Document text:

:::

Anyone have any ideas what it could be?


----------



## joeten (Dec 4, 2008)

Hi, run disc clean up and empty the browser cache, Deleting files using Disk Clean-up - Windows Help
https://support.google.com/chrome/answer/95582?hl=en-GB
you can also try running chkdsk /r http://www.tomshardware.co.uk/faq/id-2080276/run-chkdsk-windows.html


----------



## mrbaggins (Jun 15, 2010)

Thanks Joeten. Did all that and seemed to be running better. Been at work today, so I'll find out how it's been behaving when I get back home later and let you know if she's encountered any more glitches.

I also restored the system back a week, and it looked as though Chrome had reinstalled itself in that time, because it came up on the list of products affected, even though I installed it a month back. Wondered if what appeared to be Chrome could have been hijacked by something more malicious? So uninstalled and reinstalled that too.


----------



## joeten (Dec 4, 2008)

1 possibility I can think of is flash, it had some security issue and FireFox blocked it, I wonder I something similar occurred with Chrome.
Mozilla blocks Flash by default on Firefox browser - BBC News


----------



## mrbaggins (Jun 15, 2010)

That's interesting, as I did see some messages about Flash.

Seems some sites and videos do need Flash to run, so guess we're best keeping it on there. Presumably they'll be working on something to fix it?


----------

:::

Provided data:
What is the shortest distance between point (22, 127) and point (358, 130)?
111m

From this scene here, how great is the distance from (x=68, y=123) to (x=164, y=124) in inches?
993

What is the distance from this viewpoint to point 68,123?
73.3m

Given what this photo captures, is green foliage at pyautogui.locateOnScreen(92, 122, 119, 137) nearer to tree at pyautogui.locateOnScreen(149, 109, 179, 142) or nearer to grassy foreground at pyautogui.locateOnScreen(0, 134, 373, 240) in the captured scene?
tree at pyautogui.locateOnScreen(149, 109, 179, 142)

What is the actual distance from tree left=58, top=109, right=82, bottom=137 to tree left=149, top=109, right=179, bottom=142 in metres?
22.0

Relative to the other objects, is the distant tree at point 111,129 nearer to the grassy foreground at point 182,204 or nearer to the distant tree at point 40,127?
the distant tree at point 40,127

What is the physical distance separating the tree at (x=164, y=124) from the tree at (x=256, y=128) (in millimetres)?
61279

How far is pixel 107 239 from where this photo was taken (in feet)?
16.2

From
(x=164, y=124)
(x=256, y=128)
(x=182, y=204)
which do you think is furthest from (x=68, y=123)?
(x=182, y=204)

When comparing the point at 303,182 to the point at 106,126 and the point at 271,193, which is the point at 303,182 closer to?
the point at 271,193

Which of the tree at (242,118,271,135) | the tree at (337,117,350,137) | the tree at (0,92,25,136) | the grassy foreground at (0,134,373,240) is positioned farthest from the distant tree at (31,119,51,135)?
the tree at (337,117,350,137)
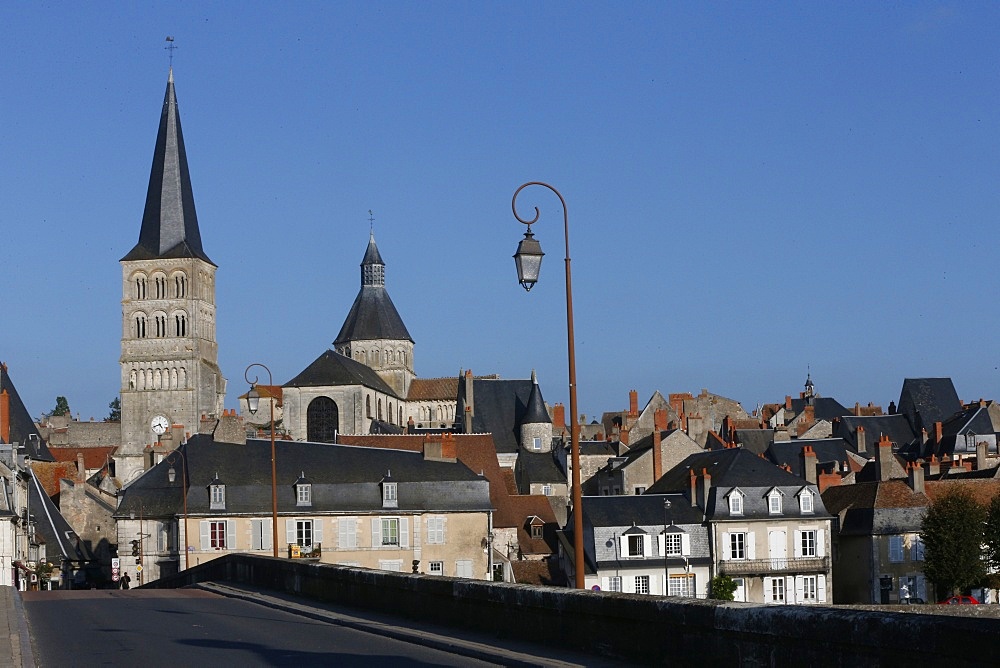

:::

Directives:
A - Copy the passage of the forum thread starting with "Hi, run disc" and going on through "reinstalled that too.".
B - Repeat the records exactly, starting with the line with "When comparing the" and going on through the end of the records, leaving out the picture.
The forum thread and the records have no connection to each other.

Solved problems:
A -
Hi, run disc clean up and empty the browser cache, Deleting files using Disk Clean-up - Windows Help
https://support.google.com/chrome/answer/95582?hl=en-GB
you can also try running chkdsk /r http://www.tomshardware.co.uk/faq/id-2080276/run-chkdsk-windows.html


----------



## mrbaggins (Jun 15, 2010)

Thanks Joeten. Did all that and seemed to be running better. Been at work today, so I'll find out how it's been behaving when I get back home later and let you know if she's encountered any more glitches.

I also restored the system back a week, and it looked as though Chrome had reinstalled itself in that time, because it came up on the list of products affected, even though I installed it a month back. Wondered if what appeared to be Chrome could have been hijacked by something more malicious? So uninstalled and reinstalled that too.

B -
When comparing the point at 303,182 to the point at 106,126 and the point at 271,193, which is the point at 303,182 closer to?
the point at 271,193

Which of the tree at (242,118,271,135) | the tree at (337,117,350,137) | the tree at (0,92,25,136) | the grassy foreground at (0,134,373,240) is positioned farthest from the distant tree at (31,119,51,135)?
the tree at (337,117,350,137)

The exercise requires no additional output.